## Records shown
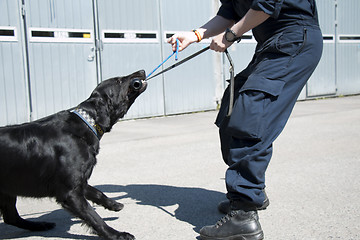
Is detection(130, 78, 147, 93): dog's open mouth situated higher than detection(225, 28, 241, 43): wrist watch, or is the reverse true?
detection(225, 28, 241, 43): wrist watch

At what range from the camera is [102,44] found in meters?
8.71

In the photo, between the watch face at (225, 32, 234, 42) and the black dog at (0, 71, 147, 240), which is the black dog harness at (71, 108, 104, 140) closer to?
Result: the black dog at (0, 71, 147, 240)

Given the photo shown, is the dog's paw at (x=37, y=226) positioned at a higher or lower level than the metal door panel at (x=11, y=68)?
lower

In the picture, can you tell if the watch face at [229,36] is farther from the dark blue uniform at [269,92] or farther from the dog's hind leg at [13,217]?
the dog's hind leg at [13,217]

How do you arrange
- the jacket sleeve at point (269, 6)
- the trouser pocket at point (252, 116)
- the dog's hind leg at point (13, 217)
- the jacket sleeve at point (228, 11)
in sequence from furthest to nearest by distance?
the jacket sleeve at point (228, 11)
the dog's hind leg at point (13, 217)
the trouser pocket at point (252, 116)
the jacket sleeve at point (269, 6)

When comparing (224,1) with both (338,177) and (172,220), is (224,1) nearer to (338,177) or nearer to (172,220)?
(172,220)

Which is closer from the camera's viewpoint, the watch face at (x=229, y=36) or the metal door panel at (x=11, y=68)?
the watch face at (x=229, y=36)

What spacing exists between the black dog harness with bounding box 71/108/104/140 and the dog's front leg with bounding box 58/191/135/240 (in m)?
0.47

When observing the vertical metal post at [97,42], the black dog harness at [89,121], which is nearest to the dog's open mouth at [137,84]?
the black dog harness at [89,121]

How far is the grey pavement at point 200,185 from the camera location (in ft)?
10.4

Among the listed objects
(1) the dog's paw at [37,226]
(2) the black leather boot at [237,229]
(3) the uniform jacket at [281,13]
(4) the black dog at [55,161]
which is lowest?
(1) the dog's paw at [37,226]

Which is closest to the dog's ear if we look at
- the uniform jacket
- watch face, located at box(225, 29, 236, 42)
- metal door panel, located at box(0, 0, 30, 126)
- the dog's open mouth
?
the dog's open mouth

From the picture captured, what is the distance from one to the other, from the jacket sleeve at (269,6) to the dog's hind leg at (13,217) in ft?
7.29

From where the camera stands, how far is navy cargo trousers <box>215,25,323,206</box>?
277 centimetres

## Directions for this task
Give all the rows above again with "metal door panel" swapped for "steel door panel" everywhere and nothing else changed. Leave out the pictures.

## Response to the task
Is detection(130, 78, 147, 93): dog's open mouth situated higher than detection(225, 28, 241, 43): wrist watch, or is the reverse true?
detection(225, 28, 241, 43): wrist watch

At what range from the camera is [102,44] found in meters?
8.71

In the photo, between the watch face at (225, 32, 234, 42) and the black dog at (0, 71, 147, 240), which is the black dog harness at (71, 108, 104, 140) closer to?
Result: the black dog at (0, 71, 147, 240)

Given the photo shown, is the dog's paw at (x=37, y=226) positioned at a higher or lower level than the steel door panel at (x=11, y=68)?
lower

In the picture, can you tell if the watch face at [229,36] is farther from the dark blue uniform at [269,92] or farther from the dog's hind leg at [13,217]?
the dog's hind leg at [13,217]

How do you arrange
- the jacket sleeve at point (269, 6)
- the trouser pocket at point (252, 116)
- the dog's hind leg at point (13, 217)
- the jacket sleeve at point (228, 11)
in sequence from furthest to nearest by distance?
the jacket sleeve at point (228, 11)
the dog's hind leg at point (13, 217)
the trouser pocket at point (252, 116)
the jacket sleeve at point (269, 6)

When comparing (224,1) with both (338,177) and (172,220), is (224,1) nearer to (338,177) or nearer to (172,220)?
(172,220)

Which is closer from the camera's viewpoint, the watch face at (x=229, y=36) or the steel door panel at (x=11, y=68)?
the watch face at (x=229, y=36)

What spacing exists between the black dog harness with bounding box 71/108/104/140 and the dog's front leg with bounding box 58/191/135/240 (in m)?
0.47

When observing the vertical metal post at [97,42], the black dog harness at [89,121], which is nearest to the dog's open mouth at [137,84]?
the black dog harness at [89,121]

How far is the grey pavement at point 200,185 from the camera location (in ft)?
10.4

Among the listed objects
(1) the dog's paw at [37,226]
(2) the black leather boot at [237,229]
(3) the uniform jacket at [281,13]
(4) the black dog at [55,161]
which is lowest?
(1) the dog's paw at [37,226]

Which is closest to the dog's ear if we look at
- the uniform jacket
- watch face, located at box(225, 29, 236, 42)
- steel door panel, located at box(0, 0, 30, 126)
- the dog's open mouth
?
the dog's open mouth

From the picture captured, what is the distance from one to the other, from the jacket sleeve at (269,6) to the dog's hind leg at (13,217) in ft?
7.29

From where the camera stands, how far is navy cargo trousers <box>215,25,323,206</box>?
277 centimetres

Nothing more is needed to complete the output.